DESCRIPTION OF THE TASK: Write out the entries as a numbered list, one line per item and no blank lines, from the start of the entries up to and including the line with "6059 millimetres". Leave the pictures out.
----
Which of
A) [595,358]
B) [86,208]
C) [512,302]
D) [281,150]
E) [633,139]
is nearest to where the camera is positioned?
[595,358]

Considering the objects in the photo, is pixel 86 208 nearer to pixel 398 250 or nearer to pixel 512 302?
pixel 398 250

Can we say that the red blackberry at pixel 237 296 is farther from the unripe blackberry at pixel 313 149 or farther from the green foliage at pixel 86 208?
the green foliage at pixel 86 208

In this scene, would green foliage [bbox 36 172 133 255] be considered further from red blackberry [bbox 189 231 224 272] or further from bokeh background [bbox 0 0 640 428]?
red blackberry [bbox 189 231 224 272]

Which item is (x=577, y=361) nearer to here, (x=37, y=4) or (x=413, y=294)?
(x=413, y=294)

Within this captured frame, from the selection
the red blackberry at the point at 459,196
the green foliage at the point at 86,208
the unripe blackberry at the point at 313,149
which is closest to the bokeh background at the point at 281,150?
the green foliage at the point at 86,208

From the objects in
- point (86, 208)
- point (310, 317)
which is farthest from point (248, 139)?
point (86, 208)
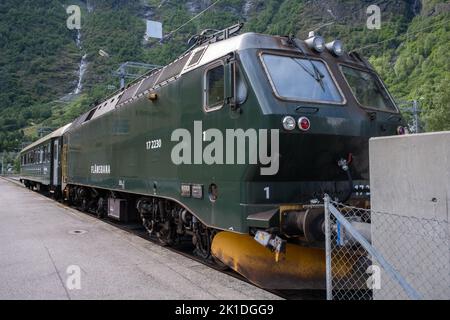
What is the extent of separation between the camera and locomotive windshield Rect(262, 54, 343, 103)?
224 inches

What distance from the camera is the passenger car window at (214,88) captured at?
6059 millimetres

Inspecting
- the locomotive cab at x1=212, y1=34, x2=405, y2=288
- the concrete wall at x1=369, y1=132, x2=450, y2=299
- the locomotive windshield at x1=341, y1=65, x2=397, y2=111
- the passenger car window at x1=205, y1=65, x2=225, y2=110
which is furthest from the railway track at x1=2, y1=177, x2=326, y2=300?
the locomotive windshield at x1=341, y1=65, x2=397, y2=111

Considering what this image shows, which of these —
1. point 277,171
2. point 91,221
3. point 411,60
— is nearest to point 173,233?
point 277,171

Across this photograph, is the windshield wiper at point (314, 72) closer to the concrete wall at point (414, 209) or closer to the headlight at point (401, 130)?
the headlight at point (401, 130)

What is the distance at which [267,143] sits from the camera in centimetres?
540

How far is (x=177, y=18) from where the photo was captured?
193 feet

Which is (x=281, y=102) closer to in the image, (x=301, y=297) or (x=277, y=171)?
(x=277, y=171)

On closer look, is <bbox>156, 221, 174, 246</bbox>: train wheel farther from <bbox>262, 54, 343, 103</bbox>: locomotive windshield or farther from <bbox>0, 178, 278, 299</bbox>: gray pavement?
<bbox>262, 54, 343, 103</bbox>: locomotive windshield

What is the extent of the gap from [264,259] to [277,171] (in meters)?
1.20

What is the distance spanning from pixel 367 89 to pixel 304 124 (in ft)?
5.75

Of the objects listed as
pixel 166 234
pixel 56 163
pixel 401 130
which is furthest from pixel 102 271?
pixel 56 163

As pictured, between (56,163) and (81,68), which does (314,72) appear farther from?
(81,68)
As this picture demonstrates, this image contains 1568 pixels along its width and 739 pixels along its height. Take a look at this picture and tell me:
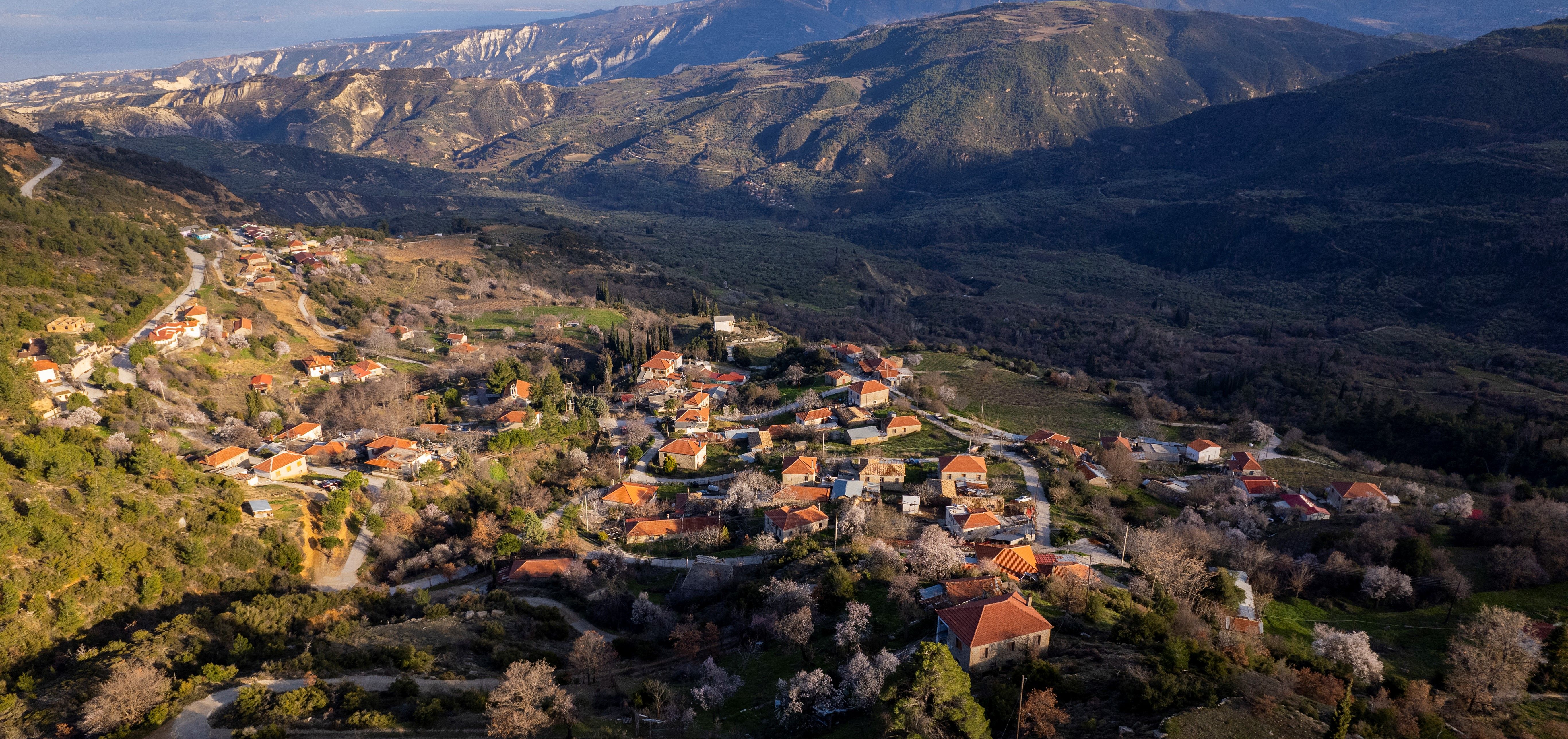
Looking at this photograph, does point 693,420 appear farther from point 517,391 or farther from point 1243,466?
point 1243,466

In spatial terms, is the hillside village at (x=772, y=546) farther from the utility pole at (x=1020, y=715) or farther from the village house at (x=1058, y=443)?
the village house at (x=1058, y=443)

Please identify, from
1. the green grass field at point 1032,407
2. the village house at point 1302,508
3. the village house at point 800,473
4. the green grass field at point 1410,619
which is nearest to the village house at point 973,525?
the village house at point 800,473

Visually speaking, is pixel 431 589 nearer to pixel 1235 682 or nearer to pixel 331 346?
pixel 1235 682

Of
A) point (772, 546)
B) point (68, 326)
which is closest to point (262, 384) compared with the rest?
point (68, 326)

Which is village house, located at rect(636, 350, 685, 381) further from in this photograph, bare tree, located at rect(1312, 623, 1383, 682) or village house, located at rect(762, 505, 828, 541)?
bare tree, located at rect(1312, 623, 1383, 682)

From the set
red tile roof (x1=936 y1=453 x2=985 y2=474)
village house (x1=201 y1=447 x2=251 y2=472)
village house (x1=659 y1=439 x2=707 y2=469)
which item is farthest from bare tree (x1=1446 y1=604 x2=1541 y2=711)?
village house (x1=201 y1=447 x2=251 y2=472)
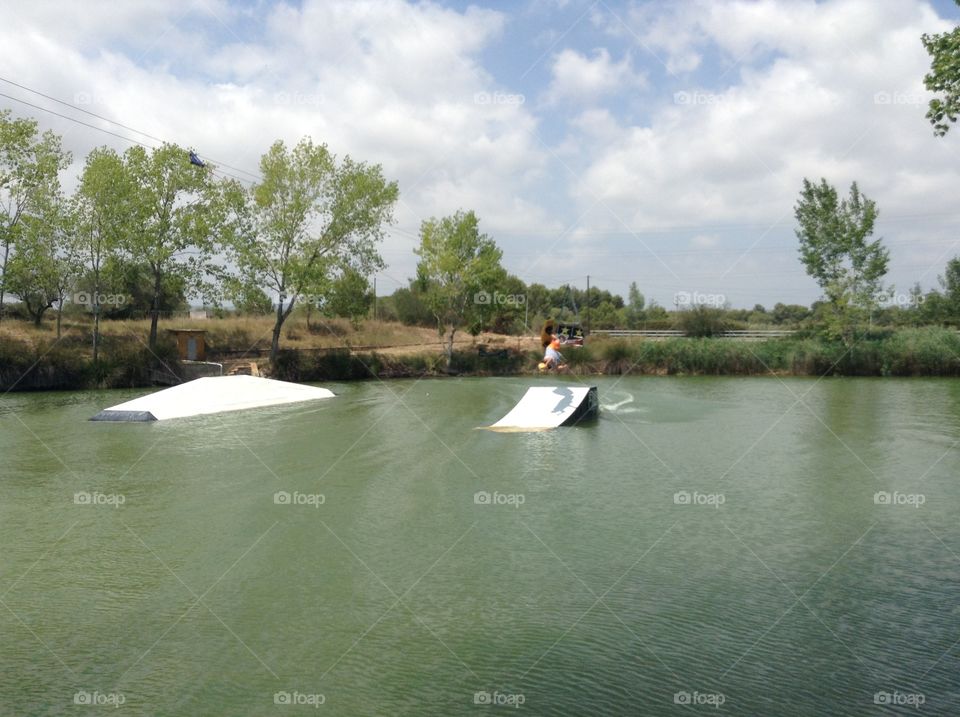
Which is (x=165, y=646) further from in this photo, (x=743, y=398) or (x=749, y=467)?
(x=743, y=398)

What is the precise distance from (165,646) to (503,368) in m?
40.8

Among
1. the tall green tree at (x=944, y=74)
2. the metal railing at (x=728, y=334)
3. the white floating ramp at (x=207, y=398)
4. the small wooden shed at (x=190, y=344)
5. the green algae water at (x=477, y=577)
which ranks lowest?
the green algae water at (x=477, y=577)

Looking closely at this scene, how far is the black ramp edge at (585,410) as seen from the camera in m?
24.9

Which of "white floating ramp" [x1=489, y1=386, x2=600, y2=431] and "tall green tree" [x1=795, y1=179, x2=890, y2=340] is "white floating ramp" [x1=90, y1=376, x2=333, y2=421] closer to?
"white floating ramp" [x1=489, y1=386, x2=600, y2=431]

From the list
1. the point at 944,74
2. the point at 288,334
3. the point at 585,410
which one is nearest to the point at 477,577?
the point at 944,74

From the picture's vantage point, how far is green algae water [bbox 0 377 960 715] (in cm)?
723

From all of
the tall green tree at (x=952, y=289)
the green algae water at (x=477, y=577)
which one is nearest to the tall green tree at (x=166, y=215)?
the green algae water at (x=477, y=577)

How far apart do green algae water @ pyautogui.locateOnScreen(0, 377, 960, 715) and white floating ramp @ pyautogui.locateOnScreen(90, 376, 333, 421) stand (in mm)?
3850

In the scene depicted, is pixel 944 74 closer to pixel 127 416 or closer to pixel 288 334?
pixel 127 416

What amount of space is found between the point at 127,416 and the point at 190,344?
701 inches

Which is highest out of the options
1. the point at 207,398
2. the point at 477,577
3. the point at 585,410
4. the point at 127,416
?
the point at 585,410

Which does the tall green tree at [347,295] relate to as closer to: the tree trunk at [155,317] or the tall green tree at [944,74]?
the tree trunk at [155,317]

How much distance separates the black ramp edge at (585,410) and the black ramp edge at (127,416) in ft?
43.2

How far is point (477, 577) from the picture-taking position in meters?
10.3
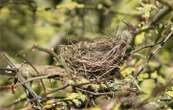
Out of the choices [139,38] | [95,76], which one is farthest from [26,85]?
[139,38]

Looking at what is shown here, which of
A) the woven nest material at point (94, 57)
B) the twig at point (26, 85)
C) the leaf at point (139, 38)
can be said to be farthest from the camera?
the leaf at point (139, 38)

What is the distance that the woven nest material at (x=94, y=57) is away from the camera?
368 cm

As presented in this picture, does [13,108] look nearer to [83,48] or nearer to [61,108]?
[61,108]

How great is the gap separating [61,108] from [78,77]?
28 cm

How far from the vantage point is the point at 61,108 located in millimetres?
3189

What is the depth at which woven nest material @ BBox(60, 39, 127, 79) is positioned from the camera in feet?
12.1

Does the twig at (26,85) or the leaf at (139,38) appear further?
the leaf at (139,38)

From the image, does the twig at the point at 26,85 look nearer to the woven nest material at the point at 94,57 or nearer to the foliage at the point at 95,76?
the foliage at the point at 95,76

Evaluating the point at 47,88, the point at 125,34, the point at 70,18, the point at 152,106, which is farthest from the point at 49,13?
the point at 152,106

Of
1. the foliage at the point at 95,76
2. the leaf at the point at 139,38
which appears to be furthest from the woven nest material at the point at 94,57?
the leaf at the point at 139,38

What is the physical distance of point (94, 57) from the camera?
13.1 ft

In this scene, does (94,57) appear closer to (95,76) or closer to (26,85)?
(95,76)

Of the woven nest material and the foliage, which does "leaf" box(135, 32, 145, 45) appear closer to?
the foliage

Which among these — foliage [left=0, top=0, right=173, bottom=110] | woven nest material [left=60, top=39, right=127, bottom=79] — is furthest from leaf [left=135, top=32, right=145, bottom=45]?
woven nest material [left=60, top=39, right=127, bottom=79]
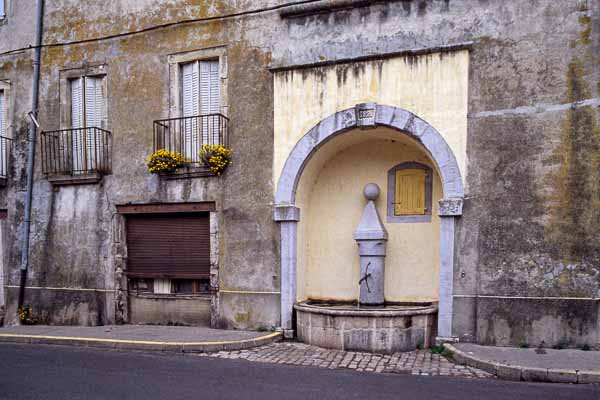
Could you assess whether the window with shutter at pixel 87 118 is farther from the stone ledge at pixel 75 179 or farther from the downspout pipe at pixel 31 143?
the downspout pipe at pixel 31 143

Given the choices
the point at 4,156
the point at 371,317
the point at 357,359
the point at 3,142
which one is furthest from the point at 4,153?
the point at 357,359

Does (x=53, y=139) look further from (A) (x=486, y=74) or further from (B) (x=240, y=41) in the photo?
(A) (x=486, y=74)

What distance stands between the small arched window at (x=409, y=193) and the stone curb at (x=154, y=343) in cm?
306

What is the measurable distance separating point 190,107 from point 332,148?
2976mm

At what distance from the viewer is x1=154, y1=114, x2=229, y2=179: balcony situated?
1029 cm

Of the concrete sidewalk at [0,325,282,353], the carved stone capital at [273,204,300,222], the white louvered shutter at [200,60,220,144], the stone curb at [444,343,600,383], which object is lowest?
the concrete sidewalk at [0,325,282,353]

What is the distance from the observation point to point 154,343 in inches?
351

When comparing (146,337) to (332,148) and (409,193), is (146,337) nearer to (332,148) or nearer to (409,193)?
(332,148)

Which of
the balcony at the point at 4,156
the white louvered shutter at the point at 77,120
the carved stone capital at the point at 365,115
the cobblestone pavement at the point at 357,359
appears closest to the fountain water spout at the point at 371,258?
the cobblestone pavement at the point at 357,359

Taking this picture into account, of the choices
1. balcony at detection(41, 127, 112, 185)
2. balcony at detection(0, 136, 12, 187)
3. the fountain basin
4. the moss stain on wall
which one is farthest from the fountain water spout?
balcony at detection(0, 136, 12, 187)

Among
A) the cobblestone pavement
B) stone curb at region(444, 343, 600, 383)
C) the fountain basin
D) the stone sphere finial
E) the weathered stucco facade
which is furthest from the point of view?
the stone sphere finial

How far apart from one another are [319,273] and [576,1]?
616cm

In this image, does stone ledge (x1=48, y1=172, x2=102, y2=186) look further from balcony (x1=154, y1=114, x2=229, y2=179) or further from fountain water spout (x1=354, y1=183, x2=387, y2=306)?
fountain water spout (x1=354, y1=183, x2=387, y2=306)

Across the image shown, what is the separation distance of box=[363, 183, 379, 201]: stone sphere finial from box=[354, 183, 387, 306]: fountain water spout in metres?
0.36
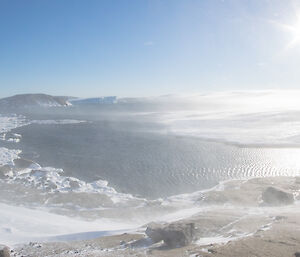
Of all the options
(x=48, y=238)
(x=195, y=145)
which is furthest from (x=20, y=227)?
----
SOLUTION TO THIS PROBLEM:
1. Which of
2. A) [595,358]
3. B) [86,208]
4. C) [512,302]
5. D) [281,150]
6. E) [633,139]
7. is nearest to where the camera is positioned?
8. [595,358]
9. Considering the objects in the photo, is pixel 86 208 nearer to pixel 398 250 or nearer to pixel 512 302?
10. pixel 398 250
11. Can we say that the red blackberry at pixel 237 296 is farther from the unripe blackberry at pixel 313 149 or farther from the green foliage at pixel 86 208?
12. the green foliage at pixel 86 208
13. In this scene, would green foliage [bbox 36 172 133 255] be considered further from red blackberry [bbox 189 231 224 272] or further from bokeh background [bbox 0 0 640 428]?
14. red blackberry [bbox 189 231 224 272]
15. Which item is (x=577, y=361) nearer to here, (x=37, y=4) or (x=413, y=294)?
16. (x=413, y=294)
17. Within this captured frame, from the selection
18. the red blackberry at the point at 459,196
19. the green foliage at the point at 86,208
20. the unripe blackberry at the point at 313,149
21. which is closest to the bokeh background at the point at 281,150?
22. the green foliage at the point at 86,208
23. From the objects in
24. - point (86, 208)
25. - point (310, 317)
26. which is farthest from point (248, 139)?
27. point (86, 208)
28. What is the extent of separation between the camera and locomotive windshield Rect(262, 54, 343, 103)?
29. 224 inches
30. What distance from the camera is the passenger car window at (214,88) captured at?
31. 6059 millimetres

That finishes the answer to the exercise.